Good Post.... I expect things will only get worse as long as the CCP is in charge. On the side of the west, the key is to maintain capability around key industries which can be ramped up in the likely event of a collapse (solar, ev batteries, mature semi, etc).
Stalin proved you can build tanks but he also proved you cannot grow food. Xi is making the mistakes that all dictators do. Believe themselves to be infallible. Hubris and fear of jail or death are poor substitutes for the freedom of invention.
This should be a lesson that industrial planning is crap. Sadly, it will end up the same way with the same refrain we hear about socialism. “Real Socialism has never been tried.”
From FDR to Stalin to Mao to Xi....Industrial planning has never worked. That is very different from freeing up regulation and taxes on a new industry to allow it to flourish.
Love your articles on the Chinese economy. They are just the right combination of explanation and technical detail to help non-economists understand this very important topic.
You talk like these problems for China are a Bad Thing. They are our enemy. Chinese economic troubles are good for us. We should think about how to make them worse.
It is a good thing if the government is having trouble imposing its power on the world. But economics is about people more than governments. An economic slowdown in China means that a billion people are experiencing worse lives than they might have otherwise, and that is inherently a bad thing, even if it has some good side effects in limiting government power.

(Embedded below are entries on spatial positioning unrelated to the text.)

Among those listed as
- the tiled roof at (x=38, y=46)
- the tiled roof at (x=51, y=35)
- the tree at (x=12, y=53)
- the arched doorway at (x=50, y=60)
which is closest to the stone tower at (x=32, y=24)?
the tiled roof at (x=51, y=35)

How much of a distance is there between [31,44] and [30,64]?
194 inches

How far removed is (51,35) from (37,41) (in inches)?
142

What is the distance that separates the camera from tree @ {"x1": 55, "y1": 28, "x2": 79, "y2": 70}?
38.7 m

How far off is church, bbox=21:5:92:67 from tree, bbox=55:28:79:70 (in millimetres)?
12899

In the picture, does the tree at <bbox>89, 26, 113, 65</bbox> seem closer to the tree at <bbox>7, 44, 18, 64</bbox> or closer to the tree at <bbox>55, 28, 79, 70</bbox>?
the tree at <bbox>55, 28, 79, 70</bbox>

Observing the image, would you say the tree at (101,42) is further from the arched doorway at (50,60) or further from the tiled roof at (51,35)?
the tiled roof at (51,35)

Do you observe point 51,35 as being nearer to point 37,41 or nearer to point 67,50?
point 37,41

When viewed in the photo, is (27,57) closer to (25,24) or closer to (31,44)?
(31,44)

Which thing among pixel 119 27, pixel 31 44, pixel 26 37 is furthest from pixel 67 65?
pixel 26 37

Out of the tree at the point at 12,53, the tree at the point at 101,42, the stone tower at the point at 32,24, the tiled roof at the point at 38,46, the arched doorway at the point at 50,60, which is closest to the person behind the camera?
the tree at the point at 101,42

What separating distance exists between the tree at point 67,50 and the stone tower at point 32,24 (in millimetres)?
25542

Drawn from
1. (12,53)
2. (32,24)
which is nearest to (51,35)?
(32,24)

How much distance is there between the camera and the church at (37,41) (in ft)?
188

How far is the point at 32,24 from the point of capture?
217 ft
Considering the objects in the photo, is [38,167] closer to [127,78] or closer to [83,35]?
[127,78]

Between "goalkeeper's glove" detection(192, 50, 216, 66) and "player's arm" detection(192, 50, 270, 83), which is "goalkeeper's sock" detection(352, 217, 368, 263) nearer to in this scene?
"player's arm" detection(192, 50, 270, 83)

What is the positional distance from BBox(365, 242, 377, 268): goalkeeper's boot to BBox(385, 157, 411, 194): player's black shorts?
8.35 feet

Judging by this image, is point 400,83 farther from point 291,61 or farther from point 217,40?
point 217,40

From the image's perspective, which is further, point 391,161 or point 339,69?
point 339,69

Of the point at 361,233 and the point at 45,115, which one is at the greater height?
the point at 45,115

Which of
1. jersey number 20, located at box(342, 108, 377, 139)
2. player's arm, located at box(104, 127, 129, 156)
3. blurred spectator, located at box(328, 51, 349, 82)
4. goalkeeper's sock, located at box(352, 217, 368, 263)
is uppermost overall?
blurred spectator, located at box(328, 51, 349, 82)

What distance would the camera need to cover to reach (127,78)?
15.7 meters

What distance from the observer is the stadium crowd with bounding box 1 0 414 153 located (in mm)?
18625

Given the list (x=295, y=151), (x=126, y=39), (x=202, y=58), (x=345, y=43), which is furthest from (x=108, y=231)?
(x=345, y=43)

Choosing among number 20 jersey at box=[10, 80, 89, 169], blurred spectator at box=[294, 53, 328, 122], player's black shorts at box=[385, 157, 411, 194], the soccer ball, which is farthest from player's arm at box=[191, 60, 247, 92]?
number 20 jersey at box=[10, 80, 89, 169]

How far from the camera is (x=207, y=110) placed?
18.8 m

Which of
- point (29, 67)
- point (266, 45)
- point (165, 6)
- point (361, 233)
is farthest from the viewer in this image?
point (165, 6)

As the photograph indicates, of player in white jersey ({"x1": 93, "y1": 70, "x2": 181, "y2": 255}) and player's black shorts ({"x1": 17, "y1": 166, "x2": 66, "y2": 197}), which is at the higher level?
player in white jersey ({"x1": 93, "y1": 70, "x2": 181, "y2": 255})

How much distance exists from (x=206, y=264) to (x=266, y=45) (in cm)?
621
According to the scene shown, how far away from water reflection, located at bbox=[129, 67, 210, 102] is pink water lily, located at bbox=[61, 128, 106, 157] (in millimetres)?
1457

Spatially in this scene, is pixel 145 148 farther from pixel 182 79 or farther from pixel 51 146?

Not to mention Noah's view is that China doing worse makes it more, rather than less, likely that they will try and invade Taiwan as a way for the CCP to shore up its legitimacy in the face of economic stagnation.
Would like to hear your opinion on DeepSeek the new AI LLM from China, that is claimed to be better than the latest OpenAI and Anthropic models but developed at a tiny fraction of the cost.
Is this a breakthrough in new techniques or did they steal something, or is it not what it claims to be? Or maybe they want to use it to tempt people outside to freely give it information they want to steal.
If they can actually do this, then our restrictions on advanced semiconductors and equipment will cease to be a barrier.
Lawrence Harrison wrote a book after a lifetime of trying to help countries develop. He noted that only countries immersed in Protestantism, Confucianism, and Judaism could consistently generate high incomes. There are cultural practises/attitudes embedded in each social system that are either friendly or unfriendly to economic growth. This seems to bear out when considering the GDP per capita in different countries. I am surprised that this has not translated to investment strategies. Something to consider, although I have never seen this discussed, possibly because it is politically incorrect to do so.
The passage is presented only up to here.